What is the Raman Effect?
Raman spectroscopy is a popular technique for the analysis of molecular structure and is considered complementary to infrared spectroscopy. Raman spectroscopy is based on the Raman effect which was first identified by physicist Chandrasekhara Venkata Raman in 1928. The Raman effect is based on the scattering of light, which includes both elastic scatter (Rayleigh) that occurs at the same wavelength as the incident light and inelastic scatter (Raman) at different wavelengths, due to molecular bond vibration. Raman scatter is about a million times less intense than Rayleigh scatter. Therefore, to obtain Raman spectra, it is necessary to prevent the Rayleigh scatter overpowering the weaker Raman scatter.
In a typical Raman spectrometer, spectra are measured by exciting the sample by a high intensity laser, with the resulting scattered light being passed to a spectrograph. The Raman shift is the energy difference between the incident light and scattered light. In the resulting spectrum the vertical axis is the intensity of the scattered light and the horizontal axis is the frequency of the Raman shift (cm-1) in the spectrum.
What is the Raman shift?
The Raman shift is associated with two different energy bands. The shift at wavelengths higher than that of the incident light is termed Stokes scattering. The shift at wavelengths lower than that of the incident light is termed anti-Stokes scattering. As an example, the Raman spectrum of sulfur measured with an excitation wavelength of 532 nm, green laser(shown in the figure below). Stokes scattering is observed in the lower wavenumber (longer wavelength) region and anti-Stokes scattering in the higher wavenumber (shorter wavelength) region. Typically, higher-intensity Stokes scattering peaks are used for analysis, but anti-Stokes peaks can also be used.
Difference between Raman spectroscopy and IR spectroscopy
Both Raman spectroscopy and IR spectroscopy are based on molecular vibrations as illustrated below. Infrared spectroscopy is based on absorption of light energy corresponding to the vibrational energy of molecules. Raman spectroscopy is based on scattering of incident light at an energy shifted by the vibrational energy (hν) of the molecule. Vibration modes for the same functional groups are observed at the same wavenumber.
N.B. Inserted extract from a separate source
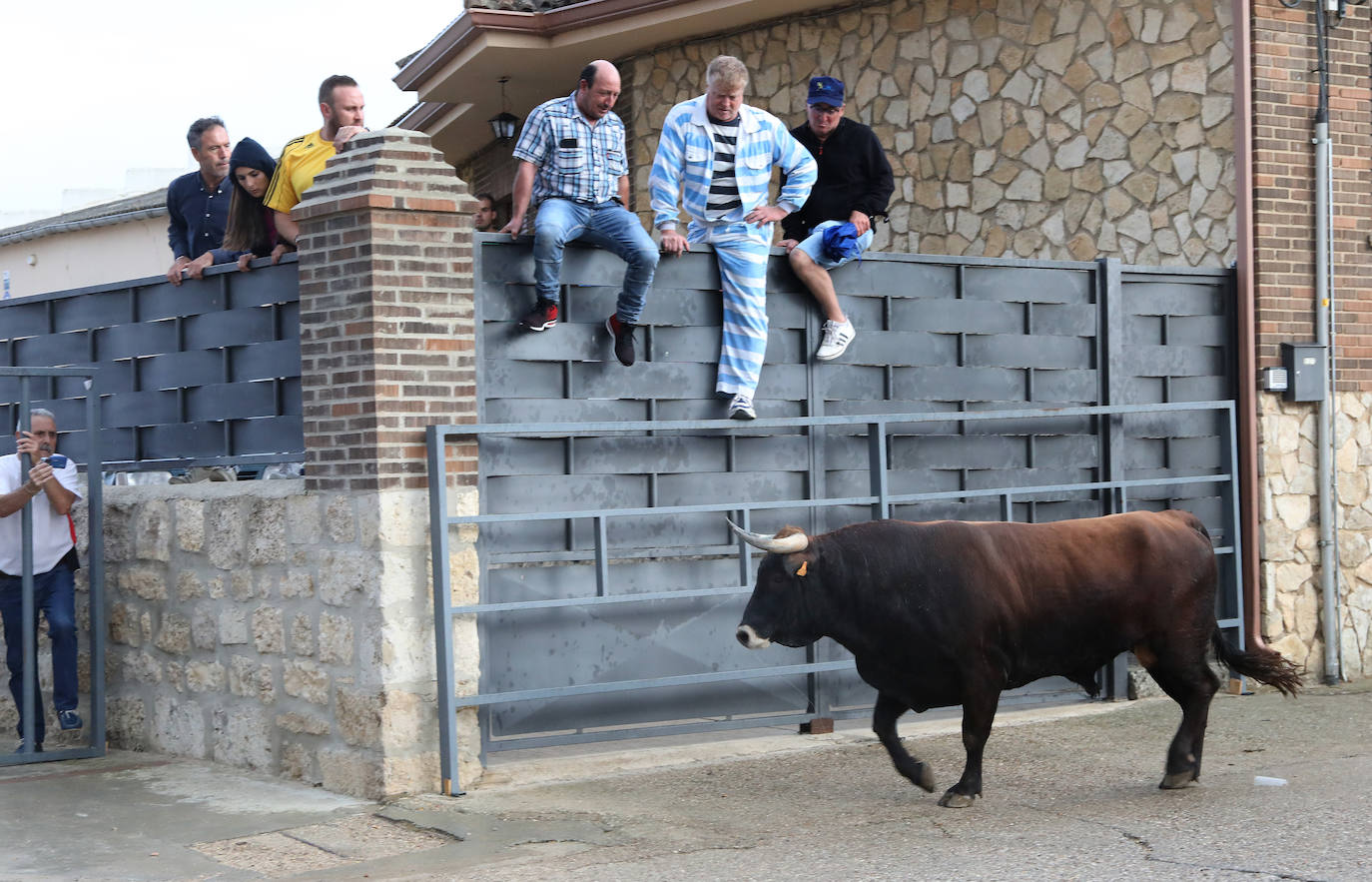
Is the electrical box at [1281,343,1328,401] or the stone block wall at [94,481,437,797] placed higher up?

Though both are forms of vibrational spectroscopy, IR and Raman spectroscopy differ in some fundamental aspects, as shown in Fig. 4. IR spectroscopy is based on the fact that molecular absorption at specific vibrational frequencies causes a change in the dipole moment. Raman spectroscopy relies on the change in the polarizability of a molecule at the frequencies (Raman shift) at which the molecule scatters radiation. IR spectroscopy is sensitive to hetero-nuclear functional group vibrations and polar bonds, especially OH stretching in water. Raman spectroscopy is sensitive to homo-nuclear molecular bonds such as C-C, C=C and C≡C bonds.
A comparison of IR transmission and Raman spectra for L-cystine is shown in Fig. 5. The intensity of the two spectra exhibit mirror symmetry, so IR and Raman spectra are often considered to be “complementary”. But they are different in the type of physical phenomenon they can measure. In IR measurements, the spectral intensity depends on the size of the dipole moment for vibration modes for bonds such as C=O and O-H. On the other hand, in Raman spectroscopy, the intensity depends on the degree of polarizability (electron volume) for vibration modes for bonds such as S-S, C-C, and CN.